A member of the Collin County SART told us that its report had not yet been completed, but explained why and updated the report’s progress.

Wendy Hanna, the executive director for The Turning Point, a Plano-based advocacy center for survivors of sexual assault, told us her organization has taken the lead on preparing and submitting the biennial report. In an emailed statement provided to the Observer, she noted that her hope is to have the report submitted in March..

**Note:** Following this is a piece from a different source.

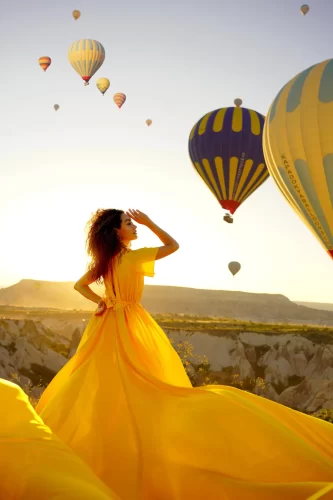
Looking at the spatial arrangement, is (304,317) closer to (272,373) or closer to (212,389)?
(272,373)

“We have been working on the report for months,” Hanna wrote. “However, we recently had a major change in SART leadership, namely our SART Program Manager departing just prior to December, so we were unable to submit the report by the end of the year (2023). Our new SART manager, Jen Betts-Williams, is working diligently to pull together the data requirements … for the report, which has been a challenge, but we hope to submit it to the Commissioners Court no later than March 2024.”

The intent of SB 476 and the SART report is to make it easier for municipalities to attend to areas that may have been lacking attention. In some ways, one can say that progress has been made in that SARTs across Texas are working toward a unified goal. But the stakes are high enough that slight improvements in processes aren't good enough for those sexual assault survivors who feel they are not being heard.

“When we worked to pass this law, our policy team was very intentional of the problem that no, a lot of communities do not have an organized way to really streamline and address adult sexual assault,” Hekmat said. “In particular, there are laws that are in place for child sexual assault. There are things in place for domestic violence, but there was a gap with adult sexual assault, and it was seen in how survivors were treated in the process and how they often just fell through the gap.”